Ia menyebut pada 2018, Indonesia membelanjakan USD173 miliar untuk membeli makanan dan minuman halal dari luar negeri, atau mencapai 12,6 persen dari pangsa produk makanan halal dunia.
"Sampai saat ini, sebagai negara dengan penduduk muslim terbesar di dunia, Indonesia justru hanya menjadi konsumen produk halal dunia. Jangankan untuk menjadi pemain global, memenuhi kebutuhan makanan halal domestik kita harus mengimpor," kata Ma'ruf dalam webinar, Rabu, 3 Maret 2021.

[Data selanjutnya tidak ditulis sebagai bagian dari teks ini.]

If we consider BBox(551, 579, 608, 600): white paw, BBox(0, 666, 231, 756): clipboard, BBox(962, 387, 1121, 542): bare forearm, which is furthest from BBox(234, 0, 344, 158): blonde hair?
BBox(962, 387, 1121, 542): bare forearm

Menurutnya, sebagai negara dengan mayoritas muslim terbesar di dunia, Indonesia memiliki potensi untuk mengembangkan ekonomi dan keuangan syariah. Apalagi, kelas menengah muslim dengan halal awareness yang semakin tinggi menjadikan peluang besar untuk menumbuhkan industri halal di sektor halal food, halal fashion, halal healthcare, dan halal travel di dalam negeri.
Di sisi lain, Ma'ruf juga melihat, pasar halal global memiliki potensi yang sangat besar. Pada 2018, konsumsi produk pasar halal dunia mencapai USD2,2 triliun dan diperkirakan akan mencapai USD3,2 triliun pada 2024.
Dengan perkiraan penduduk muslim yang akan mencapai 2,2 miliar jiwa pada 2030, maka angka perekonomian pasar industri halal global ini akan terus meningkat dengan pesat dan ini bisa menjadi pasar bagi industri halal Indonesia.
"Dengan fakta tersebut, sudah saatnya Indonesia membangun dan memperkuat industri produk halal," ucapnya.
Adapun target jangka pendek industri halal, kata Ma'ruf, harus bisa memenuhi kebutuhan domestik. Sementara dalam jangka panjang, dapat memenuhi kebutuhan global sehingga dapat meningkatkan kinerja ekspor.